— Source text —
• • • •

Dutch lieutenant-general and aide-de-camp

Antonie Frederik Jan Floris Jacob Baron van Omphal, MWO (2 May 1788 – 8 July 1863) was a Dutch lieutenant-general and extraordinary aide-de-camp to William III of the Netherlands. He was awarded a knighthood in the Military William Order among other honours.

== Family background ==
Antonie Frederik Jan Floris Jacob van Omphal was born on 2 May 1788 in Tiel in the Dutch Republic. He was a son of Diederik van Omphal, lord of IJzendoorn (1752–1813), and his second wife Wilhelmina Anna Cornelia de Pagniet (1765–1806). His father and grandfather had been officers in the service of the Dutch States Army, the forces of the Staten-Generaal. His ancestor Jacob von Omphal (1500–1557) was ennobled by the Holy Roman Emperor Ferdinand I. Van Omphal himself was made a baron in 1834; he died, unmarried, in 1863, and his line came to an end.

==Military career==
Van Omphal began his active service during the Kingdom of Holland. Part of the Dutch expeditionary force to Spain, he participated in the Battle of Ciudad Real. In 1810, the kingdom was annexed by the First French Empire and the Dutch forces were incorporated in the French army. As a result, in 1812 Van Omphal took part in the French invasion of Russia; he was one of the few Dutch survivors. He was noted for his courage during the Battle of Leipzig (16–18 October 1813); at the time he was a first lieutenant for the second regiment of lancers of the Imperial Guard of Napoleon I.

After the French defeat of 1814, Van Omphal entered the service of the new Principality of the Netherlands. He was present at the Battle of Quatre-Bras, where the Dutch forces blocked the advance of Marshall Ney, and two days later at the Battle of Waterloo. He was awarded the Military William Order in 1815, as a captain. On 1 November 1825 he was promoted to captain, serving as aide-de-camp to lieutenant-general David Hendrik Chassé. Van Omphal went on to serve as aide-de-camp for three kings: William I, Willem II, and William III. On 1 September 1831 he was made a lieutenant colonel, and after promotion to colonel in 1837 he commanded the first regiment of cuirassiers. He was honourably discharged from the army on 1 August 1851 with the pension and rank of lieutenant-general. In 1852 the king honoured Van Omphal by assigning him to attend the funeral of the Duke of Wellington. The two had been friends for many years; Wellington had held an annual banquet every 18 June commemorating Waterloo, which Van Omphal had always attended.

• • • •

— Data below —
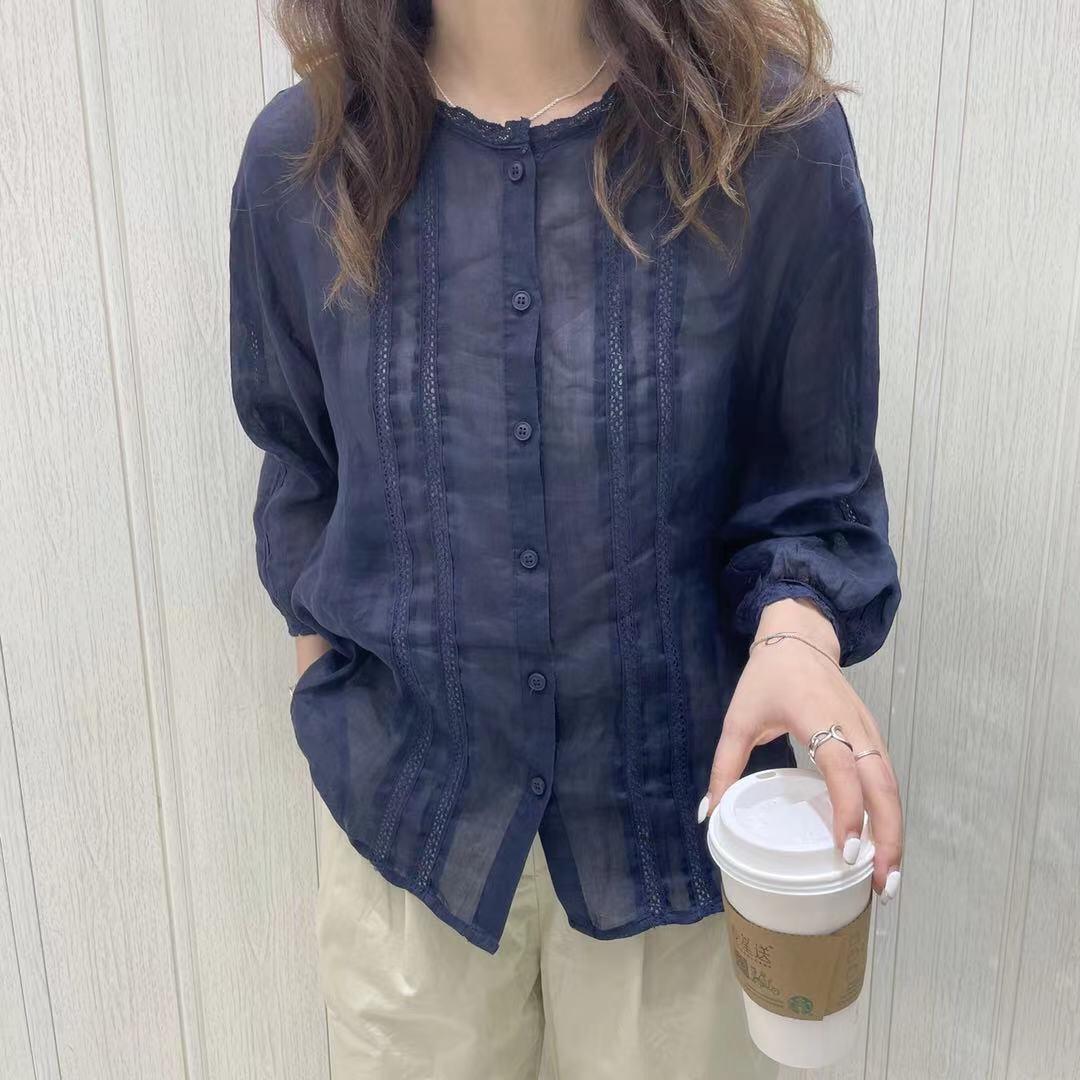 蕾丝领精致款，女装，D壹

• • • •

Transcribe the van Omphal biography above in full and word for word, including its section headings.

Dutch lieutenant-general and aide-de-camp

Antonie Frederik Jan Floris Jacob Baron van Omphal, MWO (2 May 1788 – 8 July 1863) was a Dutch lieutenant-general and extraordinary aide-de-camp to William III of the Netherlands. He was awarded a knighthood in the Military William Order among other honours.

== Family background ==
Antonie Frederik Jan Floris Jacob van Omphal was born on 2 May 1788 in Tiel in the Dutch Republic. He was a son of Diederik van Omphal, lord of IJzendoorn (1752–1813), and his second wife Wilhelmina Anna Cornelia de Pagniet (1765–1806). His father and grandfather had been officers in the service of the Dutch States Army, the forces of the Staten-Generaal. His ancestor Jacob von Omphal (1500–1557) was ennobled by the Holy Roman Emperor Ferdinand I. Van Omphal himself was made a baron in 1834; he died, unmarried, in 1863, and his line came to an end.

==Military career==
Van Omphal began his active service during the Kingdom of Holland. Part of the Dutch expeditionary force to Spain, he participated in the Battle of Ciudad Real. In 1810, the kingdom was annexed by the First French Empire and the Dutch forces were incorporated in the French army. As a result, in 1812 Van Omphal took part in the French invasion of Russia; he was one of the few Dutch survivors. He was noted for his courage during the Battle of Leipzig (16–18 October 1813); at the time he was a first lieutenant for the second regiment of lancers of the Imperial Guard of Napoleon I.

After the French defeat of 1814, Van Omphal entered the service of the new Principality of the Netherlands. He was present at the Battle of Quatre-Bras, where the Dutch forces blocked the advance of Marshall Ney, and two days later at the Battle of Waterloo. He was awarded the Military William Order in 1815, as a captain. On 1 November 1825 he was promoted to captain, serving as aide-de-camp to lieutenant-general David Hendrik Chassé. Van Omphal went on to serve as aide-de-camp for three kings: William I, Willem II, and William III. On 1 September 1831 he was made a lieutenant colonel, and after promotion to colonel in 1837 he commanded the first regiment of cuirassiers. He was honourably discharged from the army on 1 August 1851 with the pension and rank of lieutenant-general. In 1852 the king honoured Van Omphal by assigning him to attend the funeral of the Duke of Wellington. The two had been friends for many years; Wellington had held an annual banquet every 18 June commemorating Waterloo, which Van Omphal had always attended.